- Doris Jones-Baker in her house in 2013
- Born: 1925 or 1926
- Died: 7 June 2020 (aged 94)
- Occupation(s): Historian Folklorist

Academic work
- Discipline: History Folklore
- Sub-discipline: Medieval history Early modern history Folklore History of Hertfordshire

= Doris Jones-Baker =

British-American historian and folklorist (c.1926–2020)

Doris Whipple Jones-Baker (c. 1926-7 June 2020) was a British-American historian and folklorist.

==Career==
Jones-Baker is a graduate of the University of California and George Washington University. She completed her PhD in history at University College London and held a fellowship at the Fletcher School of Law and Diplomacy.

Doris initially worked for the US State Department as a historian before she moved to England with her husband, Lionel, in 1960. They settled in Whitwell, Hertfordshire.

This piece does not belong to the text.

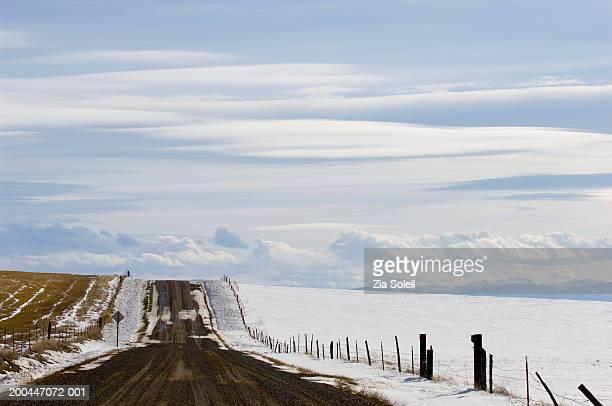 usa, montana, bozeman, empty road, winter - bozeman stock pictures, royalty-free photos & images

Jones-Baker published numerous articles and books on Hertfordshire history and folklore and English medieval graffiti. She served on the council of the Hertfordshire Association for Local History, and the East Hertfordshire Archaeological Society. She was a co-editor of Hertfordshire Archaeology and served as a councillor and editorial member of the Huguenot Society of Great Britain and Ireland.

She was elected as a fellow of the Society of Antiquaries of London in March 1982 and was also a Fellow of the Royal Society of Arts.

==Select publication==
- Jones-Baker, D. 1974. Old Hertfordshire Calendar.
- Jones-Baker, D. 1977. The Folklore of Hertfordshire.
- Jones-Baker, D. 1987. Tales of Old Hertfordshire.
- Jones-Baker, D. 1989. "Graffito drawing of a medieval window, Welbourn Church, Lincolnshire", Antiquaries Journal 69, 312-314.
- Jones-Baker, D. 1990 A history of the Parish Church of St. Paul's Walden, Hertfordshire
- Jones-Baker, D. (ed) 1991. Hertfordshire in History: Papers presented to Lionel Munby.